In her eyes is the grace of a woman twice her age. Her smile masks a legacy of suffering sadness. She has given up hope, yet when it finally finds her, she remains open to its charms.

There are so many things that she wants for herself but is unable to stand up for them or seek them out. Her name is Nazneen, and she is played by international newcomer Tannishtha Chatterjee in the drama Brick Lane.

The film is director Sarah Gavron’s adaptation of Monica Ali’s debut novel of the same name. Nazneen’s story is not unique for women in her position.

She lives in a poor neighborhood in London’s West End. She was sent there, nearly 20 years earlier, after the death of her mother, to marry “an educated man.”

Unfortunately, this is not a love match, nor a marriage built on traditional affections. Nazneen misses her beloved Bangladesh and the friendship she had with her sister.
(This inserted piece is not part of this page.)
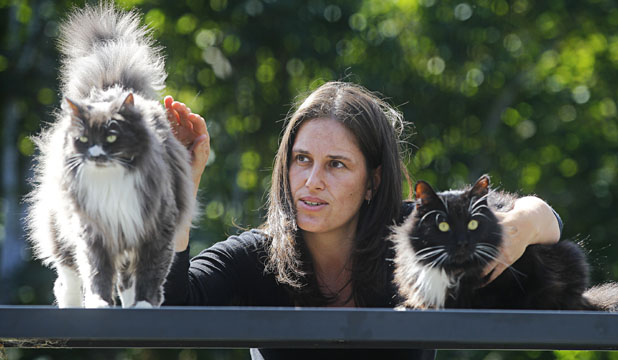PRO-CAT: Karen Jones of Ngaio with her cats Mouse, left, and Boots. She supports putting bells on cats but is against  eradication.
London is filled with monotony for this mother of two. Her daughters see her live each day with worry about money and barely-there contentment. That is, until Nazneen strikes up an acquaintance with a ’round-the-way bloke named Karim (played by Christopher Simpson).

As the two grow closer, Nazneen begins to realize that there is actual happiness and passion in the world. However, things begin to get complicated when her husband and neighbors begin to suspect the affair.

Adding to the pressure is the horror of 9/11, which unfolds and rips through Brick Lane. Her husband wants to take the family back to the old country. But is that really the right choice?

Gavron is a strong choice for such emotional material. As a fan of kiwi filmmaker Jane Campion, she lets her action similarly unfold like the petals on a rose. The scenes are ripe with the lush and saturated colors indigenous to the Muslim world.

“I was immediately drawn to the story and themes of the book, Brick Lane,” admits Gavron. “The challenge of the adaptation to screen was for us to allow the film to explore these themes but to distill the novel. The character of Nazneen was the key to this.”

To see Gavron’s leading lady in person, one would never guess that the downtrodden, 30-something mom on the big screen is in actuality a very modern girl. Chatterjee is a scholar and a world-traveler (she lives in India and Europe).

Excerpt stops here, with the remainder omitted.